### OBJETIVO
Cambia "grassy field" por "open meadow" en los datos siguientes y vuelve a escribirlos completos sin ninguna otra modificación.

─── EXTRACTO DE DATOS ───

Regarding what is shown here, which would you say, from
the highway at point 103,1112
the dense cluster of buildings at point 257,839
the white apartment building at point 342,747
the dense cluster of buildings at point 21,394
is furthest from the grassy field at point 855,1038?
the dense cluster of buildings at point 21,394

───

### SOLUCIÓN DESARROLLADA
Regarding what is shown here, which would you say, from
the highway at point 103,1112
the dense cluster of buildings at point 257,839
the white apartment building at point 342,747
the dense cluster of buildings at point 21,394
is furthest from the open meadow at point 855,1038?
the dense cluster of buildings at point 21,394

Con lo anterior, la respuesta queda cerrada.